Let’s take an example to understand it properly. Aurora may have the complete data up to LSN 1007. It may have declared that only 900, 1000, and 1100 are CPLs. This means Aurora must truncate at 1000.

So Aurora is complete to 1007, but only durable to 1000. In summary, Completeness and durability are, therefore, different.

If the client does not need such distinctions, it can simply mark every log record as a CPL.

The database and storage interactions are as follows:

  1. Each database-level transaction is broken up into multiple mini-transactions (MTRs) that are ordered and must be performed atomically.
  2. Each mini-transaction is composed of multiple contiguous log records.
  3. The final log record in a mini-transaction is a CPL.

5.2 Normal Operation

Writes

The database continuously interacts with the storage service and maintains state to establish a quorum, advance volume durability, and register transactions as committed.

There can be a large number of concurrent transactions active in the database.

The database allocates a unique ordered LSN for each log record, subject to the constraint that no LSN is allocated with a value greater than the sum of the current VDL and a constant called the LSN Allocation Limit (LAL) (currently set to 10 million).

This limit ensures that the database does not get too far ahead of the storage system and introduces back pressure that can throttle the incoming writes if the storage or network cannot keep up.

Commits

Transaction commits are completed asynchronously.

When a client commits a transaction, the thread handling the commit request sets the transaction aside by recording its commit LSN as part of a separate list of transactions waiting on commit.

As the VDL advances, the database identifies qualifying transactions that are waiting to be committed and uses a dedicated thread to send commit acknowledgments to waiting clients.

Reads

The pages are served from the buffer cache.

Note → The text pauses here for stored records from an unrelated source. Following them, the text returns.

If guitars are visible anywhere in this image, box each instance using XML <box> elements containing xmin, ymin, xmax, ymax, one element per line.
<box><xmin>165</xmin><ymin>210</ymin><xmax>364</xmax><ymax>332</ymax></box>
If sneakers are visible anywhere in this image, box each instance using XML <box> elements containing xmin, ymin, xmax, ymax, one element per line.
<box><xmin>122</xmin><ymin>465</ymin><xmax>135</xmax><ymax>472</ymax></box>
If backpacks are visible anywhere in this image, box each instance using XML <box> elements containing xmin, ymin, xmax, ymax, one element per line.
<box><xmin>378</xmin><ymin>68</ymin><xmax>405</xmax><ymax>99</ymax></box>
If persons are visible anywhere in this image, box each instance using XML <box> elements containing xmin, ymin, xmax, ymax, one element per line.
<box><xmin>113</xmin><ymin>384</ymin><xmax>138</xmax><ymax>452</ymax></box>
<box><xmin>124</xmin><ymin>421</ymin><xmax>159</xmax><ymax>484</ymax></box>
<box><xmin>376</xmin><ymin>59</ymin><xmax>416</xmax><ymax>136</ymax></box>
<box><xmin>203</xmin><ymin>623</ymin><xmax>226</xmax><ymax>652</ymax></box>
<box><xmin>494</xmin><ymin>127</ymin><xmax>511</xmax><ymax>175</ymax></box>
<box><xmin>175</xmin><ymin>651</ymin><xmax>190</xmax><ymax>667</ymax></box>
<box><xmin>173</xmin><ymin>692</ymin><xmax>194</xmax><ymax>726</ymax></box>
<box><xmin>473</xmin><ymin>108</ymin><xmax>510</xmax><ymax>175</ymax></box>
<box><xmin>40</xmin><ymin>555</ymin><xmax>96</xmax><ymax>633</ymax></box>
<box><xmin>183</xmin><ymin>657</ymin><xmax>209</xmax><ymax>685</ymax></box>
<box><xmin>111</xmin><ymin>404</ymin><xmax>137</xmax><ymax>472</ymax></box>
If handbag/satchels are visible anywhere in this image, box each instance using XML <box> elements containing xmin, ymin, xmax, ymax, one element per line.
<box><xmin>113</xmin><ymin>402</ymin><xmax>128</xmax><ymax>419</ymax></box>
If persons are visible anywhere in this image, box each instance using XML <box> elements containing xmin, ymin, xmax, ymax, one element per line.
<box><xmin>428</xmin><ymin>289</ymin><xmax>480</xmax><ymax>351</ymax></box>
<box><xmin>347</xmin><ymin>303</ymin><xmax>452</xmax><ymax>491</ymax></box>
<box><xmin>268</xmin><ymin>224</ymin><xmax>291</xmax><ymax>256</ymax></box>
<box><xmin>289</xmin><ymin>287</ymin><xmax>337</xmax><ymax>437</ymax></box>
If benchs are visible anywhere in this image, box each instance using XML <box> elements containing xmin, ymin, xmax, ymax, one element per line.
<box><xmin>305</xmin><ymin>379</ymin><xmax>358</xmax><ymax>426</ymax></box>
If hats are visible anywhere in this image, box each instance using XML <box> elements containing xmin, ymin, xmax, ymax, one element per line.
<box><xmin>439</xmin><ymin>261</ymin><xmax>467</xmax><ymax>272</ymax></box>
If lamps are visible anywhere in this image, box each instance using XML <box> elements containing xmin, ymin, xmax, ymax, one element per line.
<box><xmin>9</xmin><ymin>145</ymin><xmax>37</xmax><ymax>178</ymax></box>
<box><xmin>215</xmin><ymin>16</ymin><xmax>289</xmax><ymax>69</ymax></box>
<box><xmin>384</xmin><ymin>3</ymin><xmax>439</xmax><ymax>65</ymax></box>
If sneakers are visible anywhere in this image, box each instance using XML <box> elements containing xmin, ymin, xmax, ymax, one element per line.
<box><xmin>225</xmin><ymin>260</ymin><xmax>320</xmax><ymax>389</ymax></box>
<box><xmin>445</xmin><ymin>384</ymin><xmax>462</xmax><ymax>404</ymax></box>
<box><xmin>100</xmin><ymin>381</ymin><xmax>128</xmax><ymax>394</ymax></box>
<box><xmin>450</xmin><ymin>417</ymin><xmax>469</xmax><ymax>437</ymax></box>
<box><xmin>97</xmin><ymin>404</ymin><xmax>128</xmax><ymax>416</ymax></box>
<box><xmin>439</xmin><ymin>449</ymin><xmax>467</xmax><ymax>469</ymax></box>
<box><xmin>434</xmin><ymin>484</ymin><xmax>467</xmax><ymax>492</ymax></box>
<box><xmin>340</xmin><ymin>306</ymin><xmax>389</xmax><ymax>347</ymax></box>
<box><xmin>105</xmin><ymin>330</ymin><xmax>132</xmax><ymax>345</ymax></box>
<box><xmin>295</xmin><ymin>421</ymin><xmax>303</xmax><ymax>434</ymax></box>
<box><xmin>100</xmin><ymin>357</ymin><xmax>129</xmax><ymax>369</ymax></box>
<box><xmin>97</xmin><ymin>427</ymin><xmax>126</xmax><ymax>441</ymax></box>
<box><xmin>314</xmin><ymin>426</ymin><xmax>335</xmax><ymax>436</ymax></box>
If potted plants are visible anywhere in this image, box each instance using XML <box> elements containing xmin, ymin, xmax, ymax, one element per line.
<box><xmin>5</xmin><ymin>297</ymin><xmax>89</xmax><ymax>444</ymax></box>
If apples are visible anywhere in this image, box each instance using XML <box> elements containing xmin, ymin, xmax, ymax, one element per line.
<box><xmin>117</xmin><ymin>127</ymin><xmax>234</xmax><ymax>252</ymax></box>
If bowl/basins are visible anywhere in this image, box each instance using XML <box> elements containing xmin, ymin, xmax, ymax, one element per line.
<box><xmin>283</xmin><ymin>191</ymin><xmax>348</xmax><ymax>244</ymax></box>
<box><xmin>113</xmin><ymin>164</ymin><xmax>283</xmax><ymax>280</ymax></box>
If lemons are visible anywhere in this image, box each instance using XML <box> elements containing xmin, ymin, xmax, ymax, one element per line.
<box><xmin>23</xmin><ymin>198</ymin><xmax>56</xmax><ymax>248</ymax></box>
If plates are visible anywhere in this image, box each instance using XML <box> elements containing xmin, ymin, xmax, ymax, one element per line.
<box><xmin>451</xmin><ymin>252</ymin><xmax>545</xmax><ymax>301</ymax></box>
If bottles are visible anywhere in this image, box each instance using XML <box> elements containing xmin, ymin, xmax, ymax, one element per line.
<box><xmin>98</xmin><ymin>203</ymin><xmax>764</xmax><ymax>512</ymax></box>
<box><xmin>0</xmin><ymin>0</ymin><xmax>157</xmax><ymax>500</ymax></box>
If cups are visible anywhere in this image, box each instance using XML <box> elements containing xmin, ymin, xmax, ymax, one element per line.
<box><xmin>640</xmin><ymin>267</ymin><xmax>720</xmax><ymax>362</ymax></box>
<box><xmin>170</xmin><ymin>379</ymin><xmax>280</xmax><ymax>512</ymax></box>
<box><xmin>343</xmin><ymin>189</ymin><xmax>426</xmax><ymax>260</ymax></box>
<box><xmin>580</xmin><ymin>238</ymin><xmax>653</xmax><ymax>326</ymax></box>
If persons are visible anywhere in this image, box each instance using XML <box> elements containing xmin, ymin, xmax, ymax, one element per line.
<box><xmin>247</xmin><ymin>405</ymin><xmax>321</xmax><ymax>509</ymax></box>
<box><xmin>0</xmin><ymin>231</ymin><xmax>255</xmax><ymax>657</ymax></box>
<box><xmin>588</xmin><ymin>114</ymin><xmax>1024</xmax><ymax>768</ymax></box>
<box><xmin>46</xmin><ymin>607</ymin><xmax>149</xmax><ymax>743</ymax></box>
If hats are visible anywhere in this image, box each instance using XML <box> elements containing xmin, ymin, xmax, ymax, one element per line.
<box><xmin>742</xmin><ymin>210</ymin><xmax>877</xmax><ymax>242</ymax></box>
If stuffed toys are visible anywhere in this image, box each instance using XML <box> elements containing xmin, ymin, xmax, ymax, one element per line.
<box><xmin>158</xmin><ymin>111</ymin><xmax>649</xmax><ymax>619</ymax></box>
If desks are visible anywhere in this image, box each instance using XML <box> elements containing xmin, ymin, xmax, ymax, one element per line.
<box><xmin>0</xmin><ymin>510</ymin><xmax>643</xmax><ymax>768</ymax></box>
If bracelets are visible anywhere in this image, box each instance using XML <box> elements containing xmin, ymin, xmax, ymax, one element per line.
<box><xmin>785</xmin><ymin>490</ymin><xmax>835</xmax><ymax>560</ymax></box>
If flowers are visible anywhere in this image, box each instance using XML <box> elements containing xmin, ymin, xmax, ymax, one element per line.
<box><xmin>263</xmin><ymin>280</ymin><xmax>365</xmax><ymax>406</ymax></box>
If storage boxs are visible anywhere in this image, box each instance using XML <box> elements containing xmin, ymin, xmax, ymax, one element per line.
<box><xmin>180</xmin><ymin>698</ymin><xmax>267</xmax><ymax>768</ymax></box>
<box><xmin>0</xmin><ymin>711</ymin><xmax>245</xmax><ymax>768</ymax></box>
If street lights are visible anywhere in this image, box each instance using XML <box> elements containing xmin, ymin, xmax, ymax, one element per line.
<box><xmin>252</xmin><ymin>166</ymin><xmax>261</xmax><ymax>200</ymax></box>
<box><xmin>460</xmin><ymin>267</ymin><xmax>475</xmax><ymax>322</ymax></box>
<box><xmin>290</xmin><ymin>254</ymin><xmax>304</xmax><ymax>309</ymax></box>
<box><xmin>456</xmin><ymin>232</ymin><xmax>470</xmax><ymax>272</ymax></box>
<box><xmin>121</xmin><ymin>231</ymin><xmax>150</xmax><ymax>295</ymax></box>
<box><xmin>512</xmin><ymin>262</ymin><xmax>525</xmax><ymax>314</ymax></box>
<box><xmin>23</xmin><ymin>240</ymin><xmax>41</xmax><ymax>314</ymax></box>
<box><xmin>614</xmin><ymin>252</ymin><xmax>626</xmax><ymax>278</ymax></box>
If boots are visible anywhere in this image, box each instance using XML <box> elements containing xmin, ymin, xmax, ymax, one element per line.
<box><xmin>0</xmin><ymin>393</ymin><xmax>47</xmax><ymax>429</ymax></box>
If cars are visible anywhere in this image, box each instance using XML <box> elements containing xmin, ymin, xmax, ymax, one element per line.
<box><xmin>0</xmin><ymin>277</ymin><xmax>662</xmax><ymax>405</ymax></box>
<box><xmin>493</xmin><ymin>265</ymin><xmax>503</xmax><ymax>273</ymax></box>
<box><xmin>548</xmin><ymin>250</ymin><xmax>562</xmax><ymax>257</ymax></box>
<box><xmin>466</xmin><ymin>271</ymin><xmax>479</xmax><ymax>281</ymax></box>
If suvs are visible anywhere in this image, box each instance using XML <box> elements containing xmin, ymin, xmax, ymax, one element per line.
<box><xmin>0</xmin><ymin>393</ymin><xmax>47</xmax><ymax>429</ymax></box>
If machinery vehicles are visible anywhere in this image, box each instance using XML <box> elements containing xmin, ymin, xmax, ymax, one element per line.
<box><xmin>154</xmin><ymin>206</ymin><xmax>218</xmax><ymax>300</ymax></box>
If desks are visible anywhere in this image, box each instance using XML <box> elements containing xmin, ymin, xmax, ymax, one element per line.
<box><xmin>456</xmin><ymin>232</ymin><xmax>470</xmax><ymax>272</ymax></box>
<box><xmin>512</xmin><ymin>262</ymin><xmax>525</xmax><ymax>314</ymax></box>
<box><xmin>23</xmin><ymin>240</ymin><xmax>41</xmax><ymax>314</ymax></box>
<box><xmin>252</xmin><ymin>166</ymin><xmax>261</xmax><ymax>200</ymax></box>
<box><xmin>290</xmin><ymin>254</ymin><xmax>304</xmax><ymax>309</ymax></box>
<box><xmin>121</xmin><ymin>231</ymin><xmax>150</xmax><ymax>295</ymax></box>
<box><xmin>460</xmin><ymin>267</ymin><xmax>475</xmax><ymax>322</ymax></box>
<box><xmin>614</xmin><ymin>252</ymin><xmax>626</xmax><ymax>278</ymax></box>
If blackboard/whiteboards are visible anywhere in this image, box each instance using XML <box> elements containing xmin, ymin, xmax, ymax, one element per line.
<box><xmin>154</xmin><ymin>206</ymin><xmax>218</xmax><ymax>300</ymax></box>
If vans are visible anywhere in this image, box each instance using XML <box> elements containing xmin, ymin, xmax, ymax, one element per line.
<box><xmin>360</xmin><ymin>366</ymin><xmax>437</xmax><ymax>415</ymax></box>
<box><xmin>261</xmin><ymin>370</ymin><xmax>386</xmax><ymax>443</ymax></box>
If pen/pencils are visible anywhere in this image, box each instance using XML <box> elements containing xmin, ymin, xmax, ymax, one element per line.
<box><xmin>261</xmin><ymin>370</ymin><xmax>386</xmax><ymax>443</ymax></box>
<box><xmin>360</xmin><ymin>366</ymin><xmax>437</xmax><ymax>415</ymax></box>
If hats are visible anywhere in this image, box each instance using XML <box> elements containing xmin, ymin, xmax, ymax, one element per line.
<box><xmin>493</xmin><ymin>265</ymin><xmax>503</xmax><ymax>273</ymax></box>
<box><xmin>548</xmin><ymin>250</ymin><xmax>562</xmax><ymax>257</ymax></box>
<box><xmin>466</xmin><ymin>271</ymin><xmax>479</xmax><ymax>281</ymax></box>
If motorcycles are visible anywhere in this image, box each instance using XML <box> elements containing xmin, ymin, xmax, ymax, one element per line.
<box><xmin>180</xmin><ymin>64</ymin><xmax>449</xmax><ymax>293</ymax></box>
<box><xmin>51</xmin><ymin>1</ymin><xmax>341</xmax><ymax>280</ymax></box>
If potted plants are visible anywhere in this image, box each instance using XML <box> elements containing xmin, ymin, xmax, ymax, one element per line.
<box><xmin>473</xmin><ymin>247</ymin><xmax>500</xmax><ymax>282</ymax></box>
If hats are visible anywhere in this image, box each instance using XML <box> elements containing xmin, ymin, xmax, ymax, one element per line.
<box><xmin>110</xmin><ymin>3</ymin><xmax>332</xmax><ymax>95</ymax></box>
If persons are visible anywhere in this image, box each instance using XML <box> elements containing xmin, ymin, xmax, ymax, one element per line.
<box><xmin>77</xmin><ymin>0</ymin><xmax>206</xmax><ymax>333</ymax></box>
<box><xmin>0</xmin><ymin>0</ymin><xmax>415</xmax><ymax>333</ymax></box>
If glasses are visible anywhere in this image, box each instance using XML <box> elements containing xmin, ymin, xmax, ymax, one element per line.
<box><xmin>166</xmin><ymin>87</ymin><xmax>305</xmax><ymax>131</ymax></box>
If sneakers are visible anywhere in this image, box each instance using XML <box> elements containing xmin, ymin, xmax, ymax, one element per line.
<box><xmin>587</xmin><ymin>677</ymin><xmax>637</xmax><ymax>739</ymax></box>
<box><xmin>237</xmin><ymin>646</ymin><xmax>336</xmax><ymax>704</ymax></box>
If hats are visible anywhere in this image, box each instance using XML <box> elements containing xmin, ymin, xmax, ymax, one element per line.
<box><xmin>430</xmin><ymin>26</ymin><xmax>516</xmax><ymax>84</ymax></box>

If the page requested is not in the cache, a storage IO request is made.

The system finds a victim page to evict if the buffer cache is complete.

Aurora database does not write out pages on eviction but enforces a guarantee that a page in the buffer cache must always be of the latest version.

The database does not need to establish consensus using a read quorum under normal circumstances.

When reading a page from a disk, the database establishes a read-point, representing the VDL when the request was issued.

The database can then select a complete storage node with respect to the read point.

Replicas

A single writer and up to 15 read replicas can all mount a shared storage volume.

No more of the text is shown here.